Aim of the exercise: Transcribe the records from the line containing "this 400×600 image." onward, up to and including the final line, exactly and without anything else.

Materials provided:
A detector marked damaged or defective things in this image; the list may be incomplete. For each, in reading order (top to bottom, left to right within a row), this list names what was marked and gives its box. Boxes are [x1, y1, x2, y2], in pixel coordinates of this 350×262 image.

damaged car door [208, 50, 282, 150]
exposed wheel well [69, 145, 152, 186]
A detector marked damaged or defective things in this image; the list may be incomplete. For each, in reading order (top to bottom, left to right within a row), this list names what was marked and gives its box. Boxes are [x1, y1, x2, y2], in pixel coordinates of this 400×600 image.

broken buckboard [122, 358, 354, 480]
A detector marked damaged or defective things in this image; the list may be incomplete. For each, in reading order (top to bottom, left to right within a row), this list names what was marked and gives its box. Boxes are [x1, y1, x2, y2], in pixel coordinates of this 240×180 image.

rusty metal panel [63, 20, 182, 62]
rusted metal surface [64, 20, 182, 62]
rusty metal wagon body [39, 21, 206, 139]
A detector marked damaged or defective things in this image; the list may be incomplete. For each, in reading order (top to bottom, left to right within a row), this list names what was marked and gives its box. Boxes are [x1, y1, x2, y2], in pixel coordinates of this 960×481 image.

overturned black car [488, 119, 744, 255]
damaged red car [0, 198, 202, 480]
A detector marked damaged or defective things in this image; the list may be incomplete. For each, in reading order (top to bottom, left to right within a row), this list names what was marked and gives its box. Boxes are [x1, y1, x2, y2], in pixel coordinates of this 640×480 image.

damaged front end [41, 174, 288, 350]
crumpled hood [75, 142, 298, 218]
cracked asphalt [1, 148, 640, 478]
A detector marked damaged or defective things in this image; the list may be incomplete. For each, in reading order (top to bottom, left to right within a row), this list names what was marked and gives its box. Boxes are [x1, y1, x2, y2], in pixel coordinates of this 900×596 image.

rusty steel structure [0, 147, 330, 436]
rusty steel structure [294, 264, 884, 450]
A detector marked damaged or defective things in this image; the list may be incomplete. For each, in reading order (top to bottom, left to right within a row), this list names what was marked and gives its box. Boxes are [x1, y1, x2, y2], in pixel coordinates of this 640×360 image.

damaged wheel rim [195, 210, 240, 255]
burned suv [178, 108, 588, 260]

Answer for the task:
A detector marked damaged or defective things in this image; the list may be incomplete. For each, in reading order (top to bottom, left to right within a row), this list names what was marked and gives its box. Boxes are [x1, y1, x2, y2], in pixel coordinates of this 400×600 image.

broken buckboard [122, 358, 354, 480]
A detector marked damaged or defective things in this image; the list may be incomplete. For each, in reading order (top to bottom, left to right within a row), this list names what was marked and gives its box. Boxes are [x1, y1, x2, y2], in pixel coordinates of this 240×180 image.

rusty metal panel [63, 20, 182, 62]
rusted metal surface [64, 20, 182, 62]
rusty metal wagon body [39, 21, 206, 139]
A detector marked damaged or defective things in this image; the list may be incomplete. For each, in reading order (top to bottom, left to right within a row), this list names what was marked and gives its box. Boxes are [x1, y1, x2, y2], in pixel coordinates of this 960×481 image.

overturned black car [488, 119, 744, 255]
damaged red car [0, 198, 202, 480]
A detector marked damaged or defective things in this image; the list may be incomplete. For each, in reading order (top to bottom, left to right within a row), this list names what was marked and gives its box. Boxes are [x1, y1, x2, y2], in pixel coordinates of this 640×480 image.

damaged front end [41, 174, 288, 350]
crumpled hood [75, 142, 298, 218]
cracked asphalt [1, 148, 640, 478]
A detector marked damaged or defective things in this image; the list may be incomplete. For each, in reading order (top to bottom, left to right within a row), this list names what was marked and gives its box. Boxes are [x1, y1, x2, y2], in pixel coordinates of this 900×596 image.

rusty steel structure [0, 147, 330, 436]
rusty steel structure [294, 264, 884, 450]
A detector marked damaged or defective things in this image; the list may be incomplete. For each, in reading order (top to bottom, left to right within a row), this list names what was marked and gives its box. Boxes are [x1, y1, x2, y2], in pixel coordinates of this 640×360 image.

damaged wheel rim [195, 210, 240, 255]
burned suv [178, 108, 588, 260]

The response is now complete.